• [Provided material]
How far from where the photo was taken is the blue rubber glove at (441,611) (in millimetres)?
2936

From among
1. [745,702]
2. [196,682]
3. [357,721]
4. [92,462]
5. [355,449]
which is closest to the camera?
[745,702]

• [Your objective] From the records above, pick out every line that contains the string "rubber", matching case exactly.

• [Correct response]
How far from where the photo was taken is the blue rubber glove at (441,611) (in millimetres)?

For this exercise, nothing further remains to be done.